German student Kurt Gruber created the Hitler Youth in 1926. At first it looked like a club of boy scouts. Children between the ages of 10 to 18 years who loved Nazism, carry out a lot of physical activity, lead a life in the open air and in the future receive military training.



At the beginning there were 1,000 boys. In 1927 there were 12,000. By 1930 they numbered 25,000, and on the night of October 1, 1932, the first assembly of the Hitler Youth was held at the Potsdam Stadium, where Adolf Hitler spoke. The following day there was a youth parade that lasted seven and a half hours.


When Hitler came to power in 1933 the members of the Hitler Youth reached 107,956. It was still low a number. A year later their numbers exceeded 2,300,000, and their ranks kept growing even further. On December 1, 1936, the Reich government enacted a law according to which all German youth within the confines of the Reich were included in the Hitler Youth. Young people, in addition to the education they received at home with their parents and at school, would be educated there "both physically, intellectually and morally."


By 1938 there were already 7,000,000 members, and in 1940, the Hitler Youth counted 8,000,000 children and young adults. A fundamental moment for them occurred every Wednesday at 20.15. The members of the Hitler Youth (even the youngest ones, 10 years old) had to listen to the radio broadcast of the "Youth Nation Hour," which was broadcast with religious punctuality by all German broadcasting stations simultaneously.



Fast forward in time. The year was 1945 and the war was lost by Nazi Germany. The Russians were in the vicinity of Berlin and the end could be tasted in the air along with the smell of gunpowder, death and resignation.

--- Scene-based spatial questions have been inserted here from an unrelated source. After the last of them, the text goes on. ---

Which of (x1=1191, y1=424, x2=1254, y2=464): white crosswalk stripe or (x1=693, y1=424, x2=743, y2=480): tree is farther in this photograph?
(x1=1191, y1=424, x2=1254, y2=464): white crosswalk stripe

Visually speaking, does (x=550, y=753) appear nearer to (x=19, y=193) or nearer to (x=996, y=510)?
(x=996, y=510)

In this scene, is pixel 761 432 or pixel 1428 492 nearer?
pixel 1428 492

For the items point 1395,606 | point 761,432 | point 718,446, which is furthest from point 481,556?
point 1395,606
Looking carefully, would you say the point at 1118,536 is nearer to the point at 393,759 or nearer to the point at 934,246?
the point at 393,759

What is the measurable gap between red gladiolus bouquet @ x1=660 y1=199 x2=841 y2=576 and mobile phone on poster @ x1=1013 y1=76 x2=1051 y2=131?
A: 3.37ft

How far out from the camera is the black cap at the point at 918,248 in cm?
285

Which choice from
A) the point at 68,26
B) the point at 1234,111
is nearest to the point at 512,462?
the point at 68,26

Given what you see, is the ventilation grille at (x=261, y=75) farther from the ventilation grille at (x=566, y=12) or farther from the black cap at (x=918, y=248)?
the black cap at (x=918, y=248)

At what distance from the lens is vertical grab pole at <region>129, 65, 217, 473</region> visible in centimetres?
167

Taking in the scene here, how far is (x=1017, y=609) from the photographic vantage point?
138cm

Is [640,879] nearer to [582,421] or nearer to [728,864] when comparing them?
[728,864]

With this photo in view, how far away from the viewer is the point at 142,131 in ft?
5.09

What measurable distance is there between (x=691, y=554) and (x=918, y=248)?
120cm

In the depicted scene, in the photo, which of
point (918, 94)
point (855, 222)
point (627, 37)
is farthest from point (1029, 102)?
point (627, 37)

In 1944, Hitler was counting on an elite group: "the Werwolf." A secret group formed by the combat section of the Waffen-SS. They had only one mission: to resist the advance of the Allied forces at all costs. Their training was based on guerrilla tactics. But the fearsome Waffen-SS, in 1945, were almost exterminated and for that reason Hitler gave the order that children who at most reached 14 years, would become soldiers of the Werwolf.

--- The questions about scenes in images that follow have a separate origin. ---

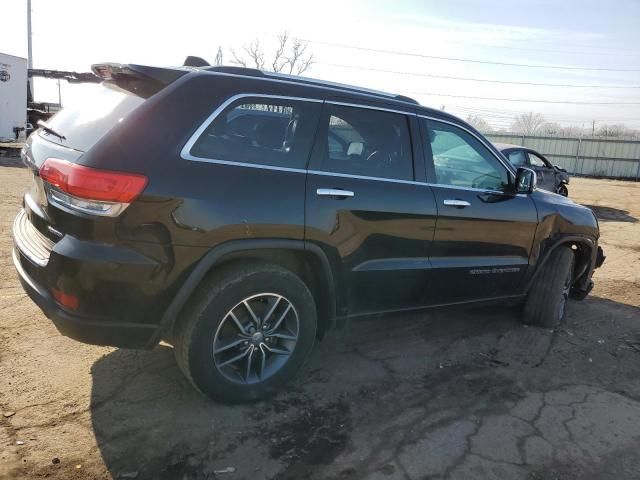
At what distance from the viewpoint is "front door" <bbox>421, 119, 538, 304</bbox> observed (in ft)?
12.4

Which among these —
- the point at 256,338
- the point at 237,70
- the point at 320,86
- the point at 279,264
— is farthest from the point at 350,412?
the point at 237,70

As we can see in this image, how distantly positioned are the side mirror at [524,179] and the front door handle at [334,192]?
178 centimetres

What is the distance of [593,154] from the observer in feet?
105

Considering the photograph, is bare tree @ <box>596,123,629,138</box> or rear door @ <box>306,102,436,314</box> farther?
bare tree @ <box>596,123,629,138</box>

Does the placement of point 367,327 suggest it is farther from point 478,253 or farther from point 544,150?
point 544,150

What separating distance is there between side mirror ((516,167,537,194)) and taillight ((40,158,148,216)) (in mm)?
3027

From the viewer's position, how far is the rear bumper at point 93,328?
8.64 feet

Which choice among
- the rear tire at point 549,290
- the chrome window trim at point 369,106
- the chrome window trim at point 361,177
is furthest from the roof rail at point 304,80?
the rear tire at point 549,290

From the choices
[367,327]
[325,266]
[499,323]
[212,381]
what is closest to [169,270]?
[212,381]

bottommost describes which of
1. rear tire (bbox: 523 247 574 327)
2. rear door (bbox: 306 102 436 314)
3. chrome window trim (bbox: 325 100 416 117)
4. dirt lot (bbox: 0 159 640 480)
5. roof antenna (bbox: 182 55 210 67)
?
dirt lot (bbox: 0 159 640 480)

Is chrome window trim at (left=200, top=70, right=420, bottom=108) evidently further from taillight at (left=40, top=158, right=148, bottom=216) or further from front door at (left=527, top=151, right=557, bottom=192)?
front door at (left=527, top=151, right=557, bottom=192)

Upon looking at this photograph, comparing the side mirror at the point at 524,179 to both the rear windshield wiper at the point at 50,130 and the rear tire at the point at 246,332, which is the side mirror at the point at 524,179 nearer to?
the rear tire at the point at 246,332

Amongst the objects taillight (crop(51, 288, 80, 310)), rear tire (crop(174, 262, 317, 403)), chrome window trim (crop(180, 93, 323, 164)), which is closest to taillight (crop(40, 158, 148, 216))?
chrome window trim (crop(180, 93, 323, 164))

There is an image that can't be unseen; Hitler coming out of his bunker, a day before his suicide. The cold hit hard in Berlin. The Nazi hierarchy fell apart and a small troop formed. The small troop was not metaphorical. They were children in a row, some shivering. Others, in their firm position, could not prevent the water from running down slowly through the nostrils, denoting an uncured cold.